Einer wie Mustafa Kemal wäre in den Gleichgewichten des 2. Weltkrieges
von erheblicher Bedeutung gewesen. Deshalb war für ihn im 2. Weltkrieg
kein Platz! Genauso wenig wie für Ecevit am Vorabend der US-Intervention
im Irak. All diese Entwicklungen hatten ihr Zentrum in London.“
Die vier Komplotte gegen die
Kurden
Öcalan: „Gegen uns gab es eine Reihe wichtiger Komplotte, insgesamt vier.
Die Zeit des ersten Komplotts war jene, die mit dem Tod Özals zusammenfiel.
Özal vertrat im Hinblick auf die Kurden eine mutige Lösung. Sagte sich:
‚Dieses Problem werde ich unbedingt lösen. Ich muss es tun.‘ Sein Sohn
Ahmed Özal hat dazu konkrete Informationen gegeben. Sagt: ‚Mein Vater
wollte das Problem auf jeden Fall lösen.‘ Damals trieben sie Özal mehr
und mehr in die Enge, alle innerhalb der Armee, die sich für eine Lösung
aussprachen, wurden von ihnen liquidiert. Eşref Bitlis, Bahtiyar Aydın
und ähnliche Offiziere, von denen sie glaubten, sie wären auch für die
Lösung, von denen sie glaubten, sie ständen ihnen im Wege, liquidierten
sie, töteten sie. In der Hinsicht hat auch Talabani eine Reihe wichtiger
Informationen. Er sagte: ‚Wir sind mit Eşref Bitlis in puncto Lösung einer
Meinung.‘ Talabani sagte mir das 1993. In der Zeit wurden auch Intellektuelle
wie Uğur Mumcu von ihnen liquidiert, getötet.
Die Zeit des zweiten Komplotts, das war 1997, 1998. Zu der Zeit war es
Erbakan, der sich mit der Möglichkeit einer Lösung auseinandersetzte.

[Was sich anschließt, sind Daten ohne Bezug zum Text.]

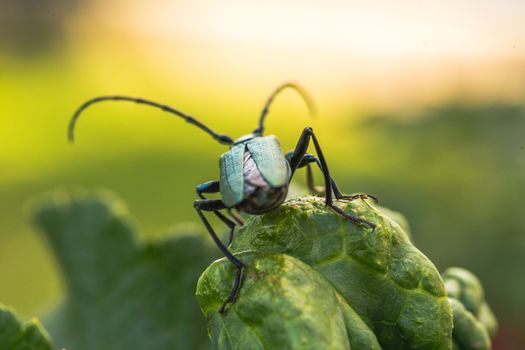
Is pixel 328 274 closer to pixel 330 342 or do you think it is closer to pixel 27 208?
pixel 330 342

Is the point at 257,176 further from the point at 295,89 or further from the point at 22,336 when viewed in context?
→ the point at 295,89

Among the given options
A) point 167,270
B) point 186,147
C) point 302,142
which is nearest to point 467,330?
point 302,142

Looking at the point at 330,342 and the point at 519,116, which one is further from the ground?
the point at 330,342

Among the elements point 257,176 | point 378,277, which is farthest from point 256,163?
point 378,277

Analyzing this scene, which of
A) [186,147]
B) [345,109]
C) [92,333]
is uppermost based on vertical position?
[92,333]

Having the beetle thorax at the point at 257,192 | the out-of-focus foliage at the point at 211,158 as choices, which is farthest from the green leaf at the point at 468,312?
the out-of-focus foliage at the point at 211,158

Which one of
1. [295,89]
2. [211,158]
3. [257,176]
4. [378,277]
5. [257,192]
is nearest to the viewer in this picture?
[378,277]

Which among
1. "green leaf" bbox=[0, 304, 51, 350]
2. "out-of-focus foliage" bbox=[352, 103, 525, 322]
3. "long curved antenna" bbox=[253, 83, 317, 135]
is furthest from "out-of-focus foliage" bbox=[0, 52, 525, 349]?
"green leaf" bbox=[0, 304, 51, 350]

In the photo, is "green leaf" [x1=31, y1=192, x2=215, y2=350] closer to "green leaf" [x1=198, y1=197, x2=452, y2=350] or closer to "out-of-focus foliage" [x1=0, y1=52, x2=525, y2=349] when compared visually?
"out-of-focus foliage" [x1=0, y1=52, x2=525, y2=349]
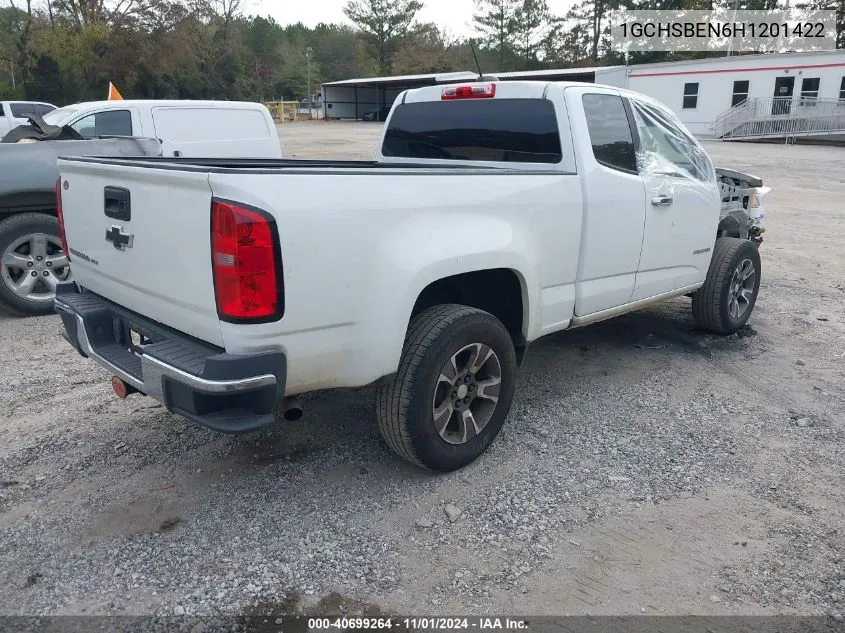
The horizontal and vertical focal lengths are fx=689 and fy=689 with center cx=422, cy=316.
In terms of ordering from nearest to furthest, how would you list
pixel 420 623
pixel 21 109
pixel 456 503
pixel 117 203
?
pixel 420 623 < pixel 117 203 < pixel 456 503 < pixel 21 109

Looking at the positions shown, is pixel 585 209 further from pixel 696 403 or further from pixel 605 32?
pixel 605 32

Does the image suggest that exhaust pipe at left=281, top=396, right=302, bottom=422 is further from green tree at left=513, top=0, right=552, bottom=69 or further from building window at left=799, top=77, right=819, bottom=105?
Answer: green tree at left=513, top=0, right=552, bottom=69

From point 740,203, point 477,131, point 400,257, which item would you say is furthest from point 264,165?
point 740,203

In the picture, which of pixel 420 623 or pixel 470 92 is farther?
pixel 470 92

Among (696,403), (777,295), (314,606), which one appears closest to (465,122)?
(696,403)

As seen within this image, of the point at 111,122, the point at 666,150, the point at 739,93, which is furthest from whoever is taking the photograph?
the point at 739,93

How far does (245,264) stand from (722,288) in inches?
165

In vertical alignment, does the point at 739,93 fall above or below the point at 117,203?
above

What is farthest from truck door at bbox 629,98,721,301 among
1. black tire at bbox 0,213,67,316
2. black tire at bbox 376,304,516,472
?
black tire at bbox 0,213,67,316

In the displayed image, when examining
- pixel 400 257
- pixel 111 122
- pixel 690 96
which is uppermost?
pixel 690 96

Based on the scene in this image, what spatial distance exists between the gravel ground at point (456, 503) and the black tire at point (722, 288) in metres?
0.56

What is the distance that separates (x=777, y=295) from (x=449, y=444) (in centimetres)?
515

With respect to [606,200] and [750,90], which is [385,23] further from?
[606,200]

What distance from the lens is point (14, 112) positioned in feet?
56.9
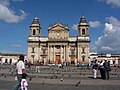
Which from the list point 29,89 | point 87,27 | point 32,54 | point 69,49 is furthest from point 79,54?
point 29,89

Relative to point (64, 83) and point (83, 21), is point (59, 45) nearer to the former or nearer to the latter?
point (83, 21)

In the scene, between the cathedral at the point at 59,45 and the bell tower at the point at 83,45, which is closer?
the bell tower at the point at 83,45

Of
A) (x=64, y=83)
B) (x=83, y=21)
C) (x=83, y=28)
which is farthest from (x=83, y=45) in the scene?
(x=64, y=83)

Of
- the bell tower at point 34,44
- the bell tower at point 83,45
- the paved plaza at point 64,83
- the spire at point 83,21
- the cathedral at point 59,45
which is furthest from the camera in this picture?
the bell tower at point 34,44

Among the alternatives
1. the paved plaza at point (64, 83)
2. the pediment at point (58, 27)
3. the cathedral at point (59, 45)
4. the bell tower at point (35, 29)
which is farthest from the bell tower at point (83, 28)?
the paved plaza at point (64, 83)

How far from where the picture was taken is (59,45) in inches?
3329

Er war mehr noch als Kurtulmuş einer möglichen Lösung zugewandt. Kurtulmuş
sagte wie alle anderen auch: ‚Wir sind für jede Lösung ohne Öcalan offen.‘
Allein das zeigt schon, für wen er arbeitete. Sie haben sich dann auch
schnell zerstreut. Und werden wohl auch nie wieder zusammenkommen. Wie
Özal war auch Erbakan eine, zum Teil zumindest, einfache und ehrliche
Haut. Er trat mit uns in Kontakt. Zwischen '97 und '98 hatte er teils
über das militärische, teils über das zivile Lager mit uns Kontakt. Aber
Gladio war stärker. Ich las einen Artikel in der Zeitung Taraf. Dort wurde
die Frage gestellt: ‚Wer hat die Entwicklung sabotiert?‘ Das eben ist
die Frage. Zu einer Zeit, in der eine Lösung möglich schien, wurde immer
ein Komplott auf die Agenda gesetzt.
Die Zeit des dritten Komplotts, das war zwischen 2003 und 2004. Eine neue
Art des Komplotts wurde geschmiedet. Die Kurden sollten gespalten werden.
Aber auch darin blieben sie erfolglos.
Jetzt blicken wir der Ära eines vierten Komplotts ins Angesicht. Was mich
betrifft, so ist für mich klar, wofür Erdoğan steht. Ich kann jetzt einiges
ganz sicher und offen sagen. Wenn das Geschehen in Hakkari wirklich ein
Akt der Kontra war, wenn die Organisation also wirklich nichts damit zu
tun hatte, so sagt das genug aus.
Dies ist ein neues Komplott
mit eigenen Charakteristika
Die Komplotte vor dieser Regierung bezeichne ich als schwarze Komplotte.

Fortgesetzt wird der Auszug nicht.